Data under study:
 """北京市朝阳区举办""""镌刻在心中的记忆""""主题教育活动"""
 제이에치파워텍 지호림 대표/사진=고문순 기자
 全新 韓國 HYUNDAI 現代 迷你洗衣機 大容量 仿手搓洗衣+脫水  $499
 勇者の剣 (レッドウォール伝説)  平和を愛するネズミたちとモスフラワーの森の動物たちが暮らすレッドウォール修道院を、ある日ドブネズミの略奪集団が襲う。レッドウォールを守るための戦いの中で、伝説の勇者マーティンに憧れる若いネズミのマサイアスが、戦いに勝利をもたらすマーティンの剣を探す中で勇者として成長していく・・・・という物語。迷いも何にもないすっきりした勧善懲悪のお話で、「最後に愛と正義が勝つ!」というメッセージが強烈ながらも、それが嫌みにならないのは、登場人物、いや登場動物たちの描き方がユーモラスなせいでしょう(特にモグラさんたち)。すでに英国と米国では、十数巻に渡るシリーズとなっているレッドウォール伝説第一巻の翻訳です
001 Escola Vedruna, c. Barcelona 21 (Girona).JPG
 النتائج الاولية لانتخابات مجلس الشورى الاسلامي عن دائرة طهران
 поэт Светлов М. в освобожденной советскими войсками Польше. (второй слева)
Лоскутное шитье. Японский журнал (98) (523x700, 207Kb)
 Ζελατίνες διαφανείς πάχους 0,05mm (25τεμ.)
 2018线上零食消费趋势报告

---

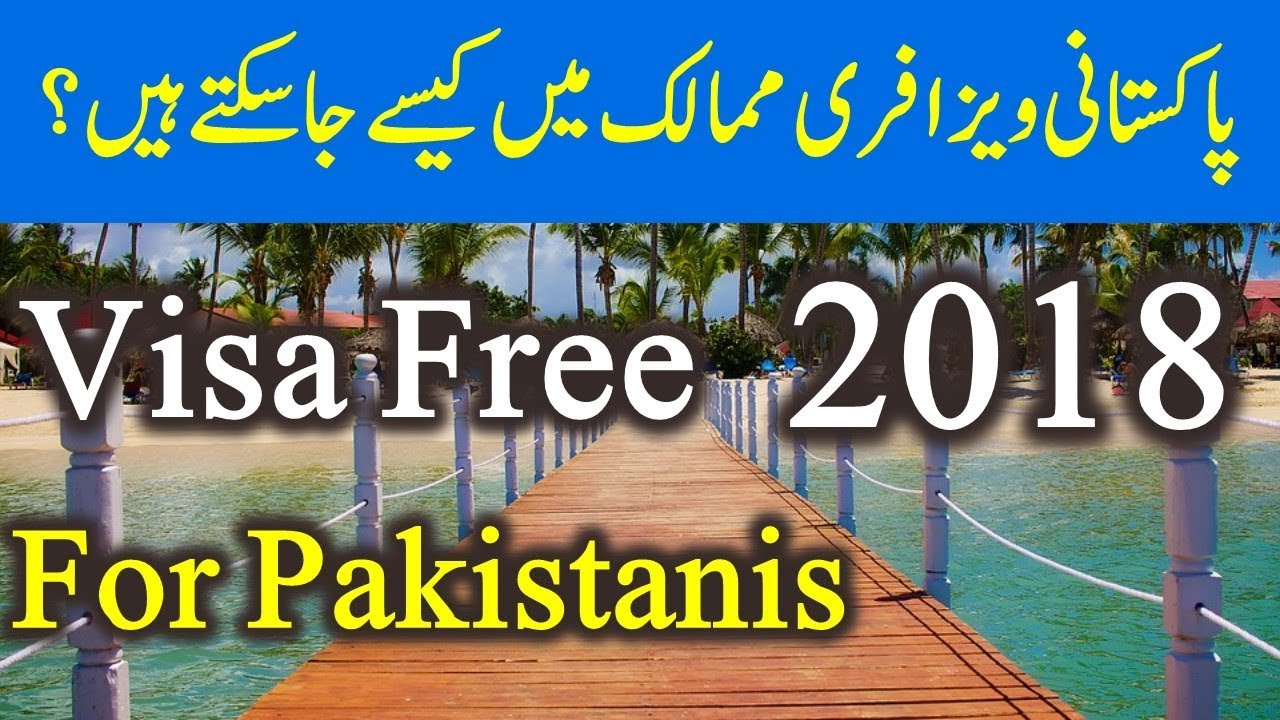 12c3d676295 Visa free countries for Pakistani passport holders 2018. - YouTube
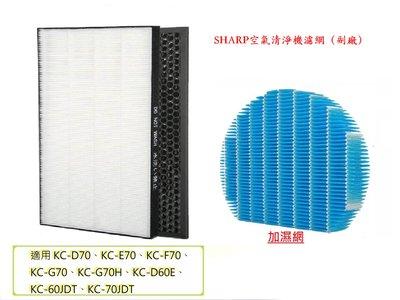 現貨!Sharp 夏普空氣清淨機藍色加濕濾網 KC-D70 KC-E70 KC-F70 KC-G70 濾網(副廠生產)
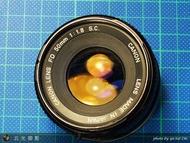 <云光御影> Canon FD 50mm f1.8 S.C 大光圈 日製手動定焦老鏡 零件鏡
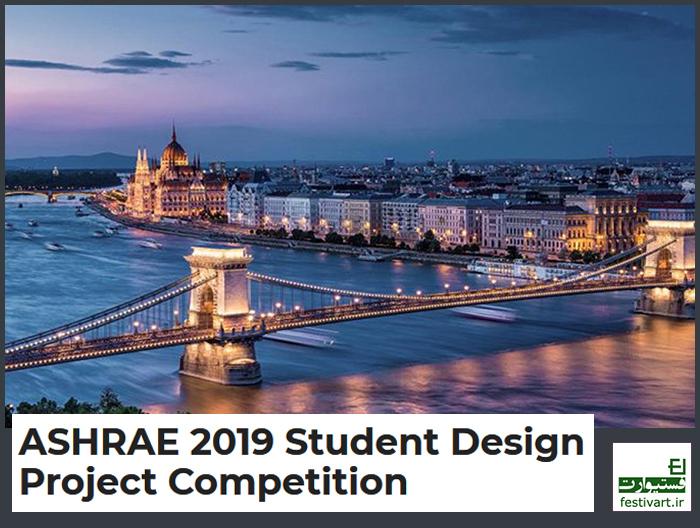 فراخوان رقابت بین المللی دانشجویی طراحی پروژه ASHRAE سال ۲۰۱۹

Work item: Only one stretch of the listing is wanted: the lines starting at the one with "<云光御影> Canon FD" and ending at the one with "فراخوان رقابت بین", copied exactly and free of pictures.

Result for this task:
 <云光御影> Canon FD 50mm f1.8 S.C 大光圈 日製手動定焦老鏡 零件鏡
 فراخوان رقابت بین المللی دانشجویی طراحی پروژه ASHRAE سال ۲۰۱۹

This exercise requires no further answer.